▶ DATA SECTION
Begin

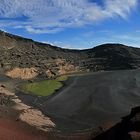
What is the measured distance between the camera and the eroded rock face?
81.9 meters

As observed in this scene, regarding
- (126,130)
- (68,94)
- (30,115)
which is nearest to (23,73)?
(68,94)

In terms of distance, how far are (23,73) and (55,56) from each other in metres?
15.8

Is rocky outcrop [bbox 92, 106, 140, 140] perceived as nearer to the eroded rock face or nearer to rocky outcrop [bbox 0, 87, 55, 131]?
rocky outcrop [bbox 0, 87, 55, 131]

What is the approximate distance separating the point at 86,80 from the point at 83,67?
1026 inches

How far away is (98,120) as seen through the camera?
41500 millimetres

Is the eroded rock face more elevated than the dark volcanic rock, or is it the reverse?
the dark volcanic rock

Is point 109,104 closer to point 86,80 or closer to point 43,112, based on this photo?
point 43,112

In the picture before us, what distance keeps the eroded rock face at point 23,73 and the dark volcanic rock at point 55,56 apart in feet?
4.24

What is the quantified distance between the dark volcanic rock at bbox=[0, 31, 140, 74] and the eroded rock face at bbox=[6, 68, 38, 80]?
129 centimetres

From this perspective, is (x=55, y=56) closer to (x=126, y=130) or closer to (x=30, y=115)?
(x=30, y=115)

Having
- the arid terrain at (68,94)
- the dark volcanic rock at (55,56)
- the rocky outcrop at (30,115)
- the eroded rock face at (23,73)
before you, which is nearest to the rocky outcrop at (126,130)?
the arid terrain at (68,94)

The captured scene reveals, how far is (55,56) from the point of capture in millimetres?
97750

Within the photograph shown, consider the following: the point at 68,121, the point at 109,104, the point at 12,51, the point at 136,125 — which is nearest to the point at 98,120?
the point at 68,121

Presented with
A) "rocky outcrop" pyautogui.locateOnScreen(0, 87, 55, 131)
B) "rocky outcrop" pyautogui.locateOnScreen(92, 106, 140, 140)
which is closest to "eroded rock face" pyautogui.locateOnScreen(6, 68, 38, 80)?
"rocky outcrop" pyautogui.locateOnScreen(0, 87, 55, 131)
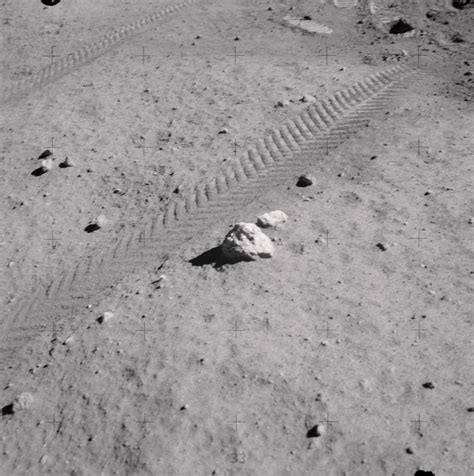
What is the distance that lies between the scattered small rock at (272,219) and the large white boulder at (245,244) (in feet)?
1.05

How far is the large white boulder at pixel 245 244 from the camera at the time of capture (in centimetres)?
478

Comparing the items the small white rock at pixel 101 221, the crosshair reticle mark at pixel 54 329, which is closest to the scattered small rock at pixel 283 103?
the small white rock at pixel 101 221

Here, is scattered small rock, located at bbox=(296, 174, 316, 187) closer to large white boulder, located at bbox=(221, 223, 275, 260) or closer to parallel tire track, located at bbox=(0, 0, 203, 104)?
large white boulder, located at bbox=(221, 223, 275, 260)

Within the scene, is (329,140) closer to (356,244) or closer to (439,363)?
(356,244)

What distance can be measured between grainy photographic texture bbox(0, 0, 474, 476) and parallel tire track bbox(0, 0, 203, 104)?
2.6 inches

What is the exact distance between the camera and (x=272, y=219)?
5199mm

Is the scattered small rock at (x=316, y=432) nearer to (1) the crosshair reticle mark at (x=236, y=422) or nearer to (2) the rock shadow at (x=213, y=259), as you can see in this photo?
(1) the crosshair reticle mark at (x=236, y=422)

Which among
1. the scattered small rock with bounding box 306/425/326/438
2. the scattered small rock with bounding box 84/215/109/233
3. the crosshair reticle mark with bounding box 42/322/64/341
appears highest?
the scattered small rock with bounding box 306/425/326/438

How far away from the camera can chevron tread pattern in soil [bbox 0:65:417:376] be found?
4.88 m

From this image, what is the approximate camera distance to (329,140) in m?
6.41

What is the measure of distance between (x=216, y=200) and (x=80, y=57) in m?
4.51

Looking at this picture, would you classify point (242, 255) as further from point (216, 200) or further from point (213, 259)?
point (216, 200)

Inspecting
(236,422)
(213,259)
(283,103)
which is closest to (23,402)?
(236,422)

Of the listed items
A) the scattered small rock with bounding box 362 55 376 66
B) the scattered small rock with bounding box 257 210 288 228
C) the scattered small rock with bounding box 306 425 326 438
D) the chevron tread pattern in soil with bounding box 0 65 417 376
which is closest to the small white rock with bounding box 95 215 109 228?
the chevron tread pattern in soil with bounding box 0 65 417 376
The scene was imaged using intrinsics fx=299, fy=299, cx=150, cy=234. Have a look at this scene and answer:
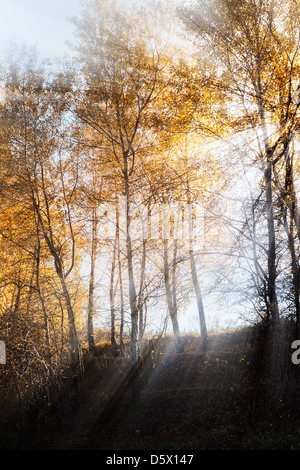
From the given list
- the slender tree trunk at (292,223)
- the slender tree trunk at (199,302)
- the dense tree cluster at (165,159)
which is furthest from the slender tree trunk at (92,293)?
the slender tree trunk at (292,223)

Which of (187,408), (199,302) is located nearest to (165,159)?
(199,302)

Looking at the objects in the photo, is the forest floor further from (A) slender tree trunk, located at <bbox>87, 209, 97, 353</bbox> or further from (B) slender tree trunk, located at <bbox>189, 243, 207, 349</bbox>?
(A) slender tree trunk, located at <bbox>87, 209, 97, 353</bbox>

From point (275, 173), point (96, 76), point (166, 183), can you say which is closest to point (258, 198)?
point (275, 173)

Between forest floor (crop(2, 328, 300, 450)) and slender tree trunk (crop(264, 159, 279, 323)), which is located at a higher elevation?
slender tree trunk (crop(264, 159, 279, 323))

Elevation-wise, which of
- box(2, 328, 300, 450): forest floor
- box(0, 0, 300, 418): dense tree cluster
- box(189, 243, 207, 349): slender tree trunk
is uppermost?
box(0, 0, 300, 418): dense tree cluster

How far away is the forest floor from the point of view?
18.7 feet

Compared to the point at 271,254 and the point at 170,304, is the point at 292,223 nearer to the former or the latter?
the point at 271,254

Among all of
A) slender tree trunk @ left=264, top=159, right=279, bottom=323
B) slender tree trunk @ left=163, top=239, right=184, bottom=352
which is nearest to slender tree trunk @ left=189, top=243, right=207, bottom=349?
slender tree trunk @ left=163, top=239, right=184, bottom=352

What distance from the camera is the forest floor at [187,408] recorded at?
5.70 metres

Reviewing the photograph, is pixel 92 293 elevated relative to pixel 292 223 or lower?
lower

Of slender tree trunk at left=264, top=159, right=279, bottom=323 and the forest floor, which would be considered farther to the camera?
slender tree trunk at left=264, top=159, right=279, bottom=323

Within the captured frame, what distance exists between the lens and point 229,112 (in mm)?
6836

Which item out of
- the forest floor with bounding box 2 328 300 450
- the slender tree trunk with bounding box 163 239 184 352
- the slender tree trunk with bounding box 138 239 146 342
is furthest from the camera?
the slender tree trunk with bounding box 163 239 184 352

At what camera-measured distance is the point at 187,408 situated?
6.85m
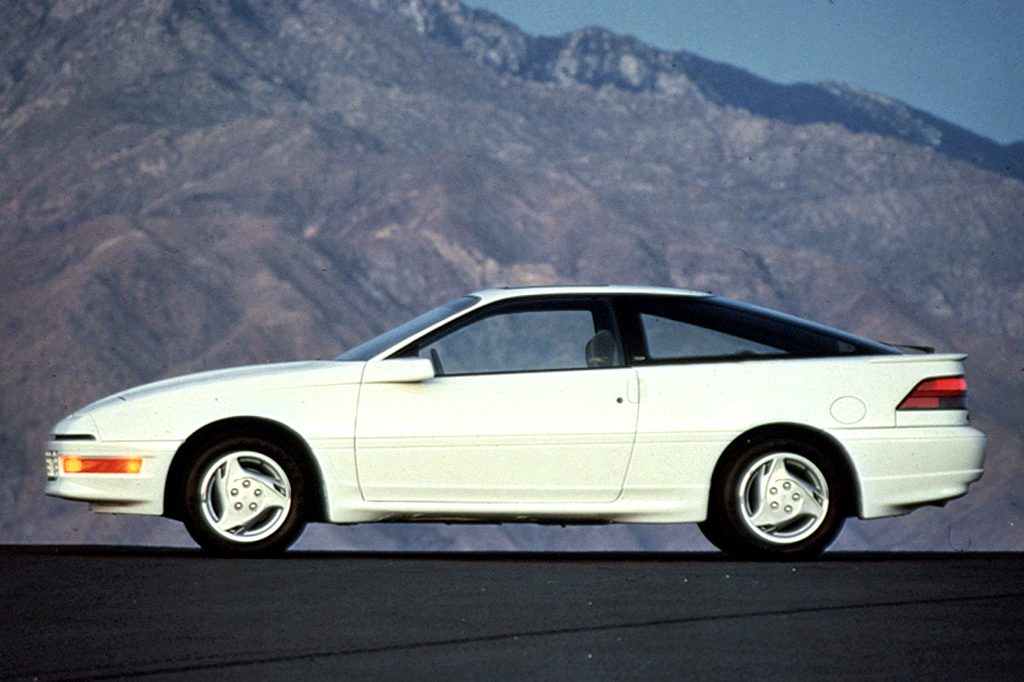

End

▶ REQUIREMENT
Write out the records verbatim, the stretch from the line containing "Is the eroded" through the line containing "129 centimetres", with both of those lines included.

▶ TASK OUTPUT
Is the eroded rock face more elevated than the dark volcanic rock, or is it the reverse?
the dark volcanic rock

Is point 109,104 closer to point 86,80 or closer to point 43,112, based on this photo?
point 43,112

In the picture before us, what distance keeps the eroded rock face at point 23,73 and the dark volcanic rock at point 55,56 apart in feet?
4.24

What is the quantified distance between the dark volcanic rock at bbox=[0, 31, 140, 74] and the eroded rock face at bbox=[6, 68, 38, 80]?
129 centimetres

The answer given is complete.